- [REQUIREMENT]:
Rewrite the listing below with "closer" changed to "nearer" everywhere it occurs and nothing else altered, leaving out the pictures.

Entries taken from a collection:

★ ★ ★

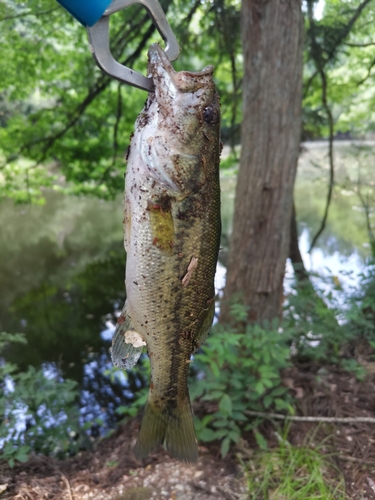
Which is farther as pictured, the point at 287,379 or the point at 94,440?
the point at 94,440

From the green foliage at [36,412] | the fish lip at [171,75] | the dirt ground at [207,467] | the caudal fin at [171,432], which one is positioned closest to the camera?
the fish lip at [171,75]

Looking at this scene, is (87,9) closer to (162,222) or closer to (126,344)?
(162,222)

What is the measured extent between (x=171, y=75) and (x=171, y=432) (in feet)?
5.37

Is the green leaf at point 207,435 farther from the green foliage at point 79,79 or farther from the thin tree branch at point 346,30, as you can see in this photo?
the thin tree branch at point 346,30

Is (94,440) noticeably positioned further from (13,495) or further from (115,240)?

★ ★ ★

- [COMPLETE RESPONSE]:
Which is farther as pictured, the point at 287,379 or the point at 94,440?
the point at 94,440

From the green foliage at [36,412] | the fish lip at [171,75] | the dirt ground at [207,467] | the caudal fin at [171,432], which one is positioned closest to the camera?
the fish lip at [171,75]

Looking at this scene, is (87,9) nearer to (162,222) or nearer to (126,344)?
(162,222)

What is the measured extent between (x=171, y=75) and (x=171, y=432) (in feet)?
5.37

Is the green leaf at point 207,435 farther from the green foliage at point 79,79 or farther from the thin tree branch at point 346,30, as you can see in this photo?
the thin tree branch at point 346,30

Is (94,440) noticeably positioned further from (13,495) or further from (115,240)?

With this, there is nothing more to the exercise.